| What to work on |
Output every entry exactly as written, skipping any pictures.

Excerpts from a spatial dataset
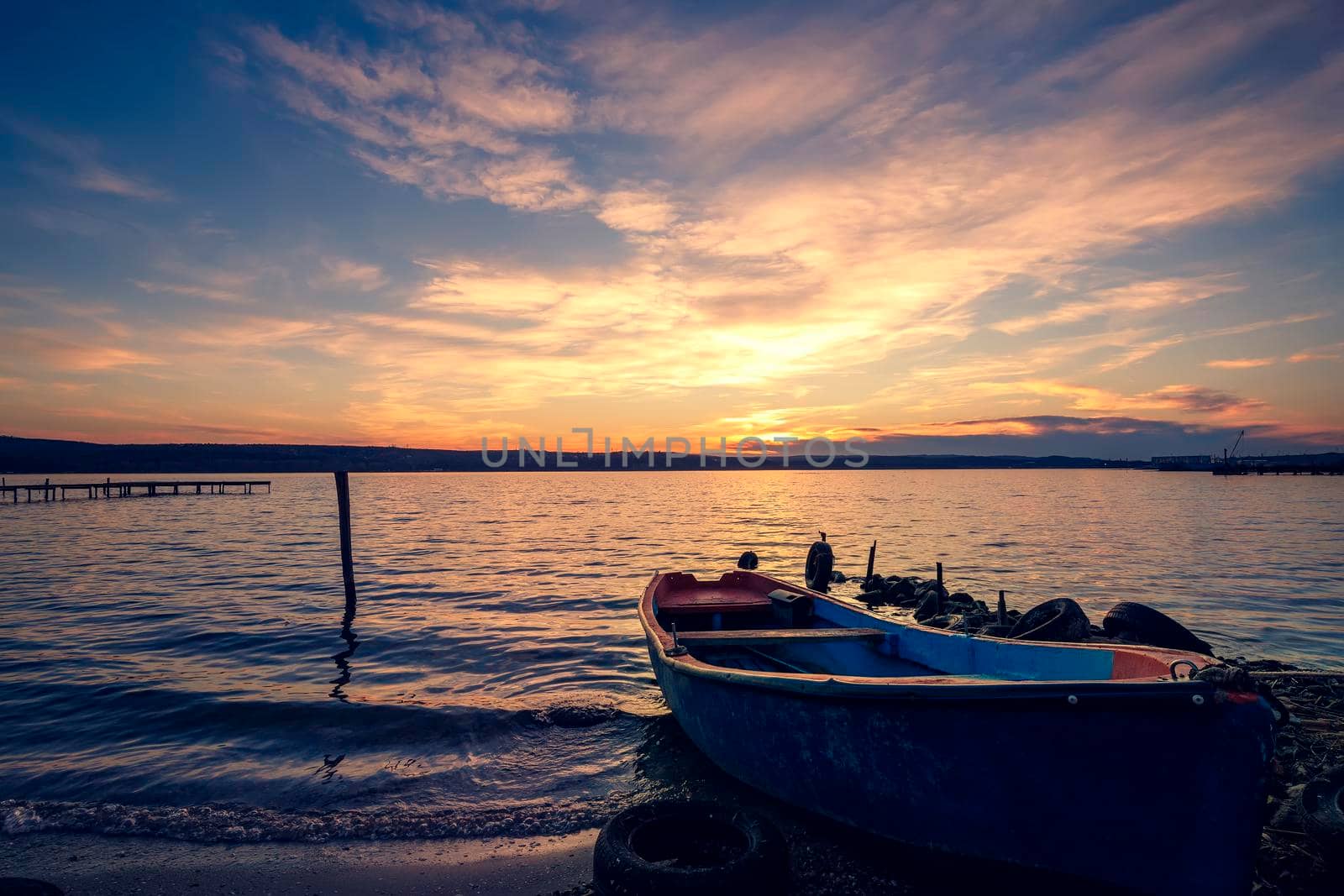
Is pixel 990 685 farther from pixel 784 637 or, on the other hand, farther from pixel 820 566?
pixel 820 566

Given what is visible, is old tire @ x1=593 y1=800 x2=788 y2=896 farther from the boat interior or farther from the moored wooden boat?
the boat interior

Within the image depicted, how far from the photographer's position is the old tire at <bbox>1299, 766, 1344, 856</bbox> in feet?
18.1

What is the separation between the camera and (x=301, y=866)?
6000 millimetres

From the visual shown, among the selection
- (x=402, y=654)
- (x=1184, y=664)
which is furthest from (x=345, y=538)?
(x=1184, y=664)

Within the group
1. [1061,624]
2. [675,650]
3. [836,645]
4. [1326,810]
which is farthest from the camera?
[1061,624]

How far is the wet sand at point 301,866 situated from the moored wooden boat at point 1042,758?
6.81ft

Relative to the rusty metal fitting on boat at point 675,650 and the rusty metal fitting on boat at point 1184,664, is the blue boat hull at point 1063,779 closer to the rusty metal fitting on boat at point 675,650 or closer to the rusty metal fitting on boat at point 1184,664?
the rusty metal fitting on boat at point 1184,664

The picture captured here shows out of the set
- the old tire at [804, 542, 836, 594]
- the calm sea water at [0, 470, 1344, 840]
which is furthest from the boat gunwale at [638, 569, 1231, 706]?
the old tire at [804, 542, 836, 594]

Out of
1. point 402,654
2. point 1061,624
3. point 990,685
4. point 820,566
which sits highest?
point 990,685

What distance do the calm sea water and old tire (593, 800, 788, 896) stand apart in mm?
1555

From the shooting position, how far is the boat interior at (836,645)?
619 centimetres

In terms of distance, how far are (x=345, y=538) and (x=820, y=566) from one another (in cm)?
1263

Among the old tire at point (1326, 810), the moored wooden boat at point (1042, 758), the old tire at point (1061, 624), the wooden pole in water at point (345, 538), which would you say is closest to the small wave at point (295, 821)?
the moored wooden boat at point (1042, 758)

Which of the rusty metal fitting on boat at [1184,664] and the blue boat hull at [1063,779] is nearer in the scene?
the blue boat hull at [1063,779]
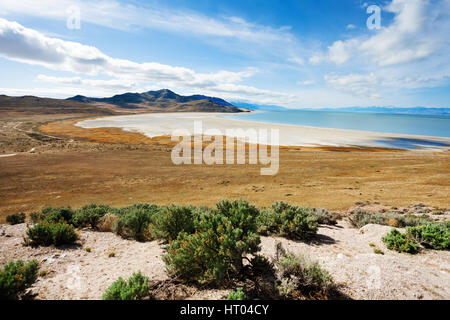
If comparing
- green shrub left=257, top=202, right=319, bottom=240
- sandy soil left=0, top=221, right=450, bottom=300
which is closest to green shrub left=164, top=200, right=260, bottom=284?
sandy soil left=0, top=221, right=450, bottom=300

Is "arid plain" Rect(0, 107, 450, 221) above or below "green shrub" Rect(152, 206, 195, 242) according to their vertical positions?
below

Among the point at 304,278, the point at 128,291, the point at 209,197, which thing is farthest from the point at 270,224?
the point at 209,197

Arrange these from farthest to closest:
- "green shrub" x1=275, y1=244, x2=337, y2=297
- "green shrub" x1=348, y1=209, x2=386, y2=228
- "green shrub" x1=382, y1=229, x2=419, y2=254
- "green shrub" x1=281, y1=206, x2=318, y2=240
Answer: "green shrub" x1=348, y1=209, x2=386, y2=228
"green shrub" x1=281, y1=206, x2=318, y2=240
"green shrub" x1=382, y1=229, x2=419, y2=254
"green shrub" x1=275, y1=244, x2=337, y2=297

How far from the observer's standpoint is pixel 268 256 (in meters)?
5.95

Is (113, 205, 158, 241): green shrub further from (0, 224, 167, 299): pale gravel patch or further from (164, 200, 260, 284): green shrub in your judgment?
(164, 200, 260, 284): green shrub

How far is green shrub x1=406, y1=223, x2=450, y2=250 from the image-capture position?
648 cm

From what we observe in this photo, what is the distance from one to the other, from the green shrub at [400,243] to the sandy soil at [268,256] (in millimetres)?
221

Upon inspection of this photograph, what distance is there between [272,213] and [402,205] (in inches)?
487

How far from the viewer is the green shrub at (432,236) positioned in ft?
21.3

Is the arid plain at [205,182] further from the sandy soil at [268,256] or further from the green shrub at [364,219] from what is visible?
the sandy soil at [268,256]

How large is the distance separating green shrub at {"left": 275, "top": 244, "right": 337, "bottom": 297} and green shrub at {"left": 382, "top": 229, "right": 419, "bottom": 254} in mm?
3596

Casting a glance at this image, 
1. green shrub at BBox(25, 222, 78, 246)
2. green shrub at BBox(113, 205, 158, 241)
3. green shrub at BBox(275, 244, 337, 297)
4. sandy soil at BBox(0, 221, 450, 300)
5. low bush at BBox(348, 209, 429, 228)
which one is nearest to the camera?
green shrub at BBox(275, 244, 337, 297)

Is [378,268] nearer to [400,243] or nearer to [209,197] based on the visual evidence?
[400,243]
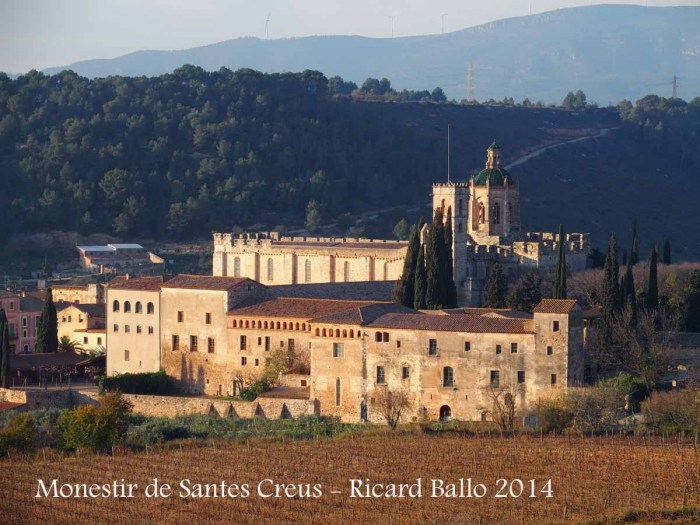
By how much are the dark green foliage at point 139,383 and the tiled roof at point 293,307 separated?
369cm

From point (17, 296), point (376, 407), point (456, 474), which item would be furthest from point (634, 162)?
point (456, 474)

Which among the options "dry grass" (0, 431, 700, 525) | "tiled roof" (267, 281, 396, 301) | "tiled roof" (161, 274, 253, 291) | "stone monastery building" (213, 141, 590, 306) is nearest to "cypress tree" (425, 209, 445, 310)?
"tiled roof" (267, 281, 396, 301)

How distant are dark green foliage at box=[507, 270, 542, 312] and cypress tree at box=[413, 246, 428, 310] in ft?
11.3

| Exercise result |
Is pixel 990 685 farther from pixel 784 637 or, on the other hand, farther from pixel 820 566?
pixel 820 566

Given what is visible, is old tire @ x1=593 y1=800 x2=788 y2=896 farther from the boat interior or farther from the moored wooden boat?
the boat interior

Within the image depicted, how far from the photographer's position is the old tire at <bbox>1299, 766, 1344, 856</bbox> in feet?
18.1

What is the separation between the camera and (x=301, y=866)?
6000 millimetres

From the visual shown, among the selection
- (x=402, y=654)
- (x=1184, y=664)
which is furthest from (x=345, y=538)?
(x=1184, y=664)

Within the group
1. [1061,624]
2. [675,650]
3. [836,645]
4. [1326,810]
which is farthest from the camera?
[1061,624]

How far is the wet sand at point 301,866 situated from the moored wooden boat at point 1042,758?
6.81ft

Relative to the rusty metal fitting on boat at point 675,650 and the rusty metal fitting on boat at point 1184,664, is the blue boat hull at point 1063,779 closer to the rusty metal fitting on boat at point 675,650 or closer to the rusty metal fitting on boat at point 1184,664?
the rusty metal fitting on boat at point 1184,664

The picture captured here shows out of the set
- the old tire at [804, 542, 836, 594]
- the calm sea water at [0, 470, 1344, 840]
which is furthest from the boat gunwale at [638, 569, 1231, 706]?
the old tire at [804, 542, 836, 594]

Out of
1. point 402,654
2. point 1061,624
3. point 990,685
4. point 820,566
which sits highest?
point 990,685

What distance do the calm sea water and old tire (593, 800, 788, 896) stand apart in mm?
1555

From the shooting position, how far is the boat interior at (836,645)?
619 centimetres

In terms of distance, how far are (x=345, y=538) and (x=820, y=566) from one another (in cm)?
1263

Among the old tire at point (1326, 810), the moored wooden boat at point (1042, 758), the old tire at point (1061, 624), the wooden pole in water at point (345, 538), which would you say is closest to the small wave at point (295, 821)?
the moored wooden boat at point (1042, 758)

Which of the rusty metal fitting on boat at [1184,664] and the blue boat hull at [1063,779] is nearer in the scene?
the blue boat hull at [1063,779]
If comparing
- green shrub left=257, top=202, right=319, bottom=240
- sandy soil left=0, top=221, right=450, bottom=300
which is closest to green shrub left=164, top=200, right=260, bottom=284?
sandy soil left=0, top=221, right=450, bottom=300

Is "arid plain" Rect(0, 107, 450, 221) above or below "green shrub" Rect(152, 206, 195, 242) according to their vertical positions?
below

Among the point at 304,278, the point at 128,291, the point at 209,197, which thing is farthest from the point at 270,224?
the point at 209,197

Arrange these from farthest to closest:
- "green shrub" x1=275, y1=244, x2=337, y2=297
- "green shrub" x1=348, y1=209, x2=386, y2=228
- "green shrub" x1=382, y1=229, x2=419, y2=254
- "green shrub" x1=281, y1=206, x2=318, y2=240
Answer: "green shrub" x1=348, y1=209, x2=386, y2=228
"green shrub" x1=281, y1=206, x2=318, y2=240
"green shrub" x1=382, y1=229, x2=419, y2=254
"green shrub" x1=275, y1=244, x2=337, y2=297

How far from the observer's standpoint is pixel 268 256 (in meters)?
5.95

Is (113, 205, 158, 241): green shrub further from (0, 224, 167, 299): pale gravel patch or further from (164, 200, 260, 284): green shrub in your judgment?
(164, 200, 260, 284): green shrub

How far is green shrub x1=406, y1=223, x2=450, y2=250 from the image-capture position?
648 cm

From what we observe in this photo, what is the distance from one to the other, from the green shrub at [400,243] to the sandy soil at [268,256] (in millimetres)?
221

Upon inspection of this photograph, what distance is there between [272,213] and [402,205] (in inches)?
487

How far from the viewer is the green shrub at (432,236) positioned in ft?
21.3

Is the arid plain at [205,182] further from the sandy soil at [268,256] or further from the green shrub at [364,219] from what is visible?
the sandy soil at [268,256]

How large is the distance separating green shrub at {"left": 275, "top": 244, "right": 337, "bottom": 297} and green shrub at {"left": 382, "top": 229, "right": 419, "bottom": 254} in mm?
3596

Casting a glance at this image, 
1. green shrub at BBox(25, 222, 78, 246)
2. green shrub at BBox(113, 205, 158, 241)
3. green shrub at BBox(275, 244, 337, 297)
4. sandy soil at BBox(0, 221, 450, 300)
5. low bush at BBox(348, 209, 429, 228)
which one is nearest to the camera?
green shrub at BBox(275, 244, 337, 297)

Is [378,268] nearer to [400,243] or nearer to [209,197] based on the visual evidence?
[400,243]
By how much are the dark green foliage at point 139,383 and the tiled roof at point 293,307 separated?
369cm

From point (17, 296), point (376, 407), point (456, 474), which item would be furthest from point (634, 162)?
point (456, 474)

Which among the options "dry grass" (0, 431, 700, 525) | "tiled roof" (267, 281, 396, 301) | "tiled roof" (161, 274, 253, 291) | "stone monastery building" (213, 141, 590, 306) is nearest to "cypress tree" (425, 209, 445, 310)?
"tiled roof" (267, 281, 396, 301)

How distant are dark green foliage at box=[507, 270, 542, 312] and cypress tree at box=[413, 246, 428, 310] in ft?
11.3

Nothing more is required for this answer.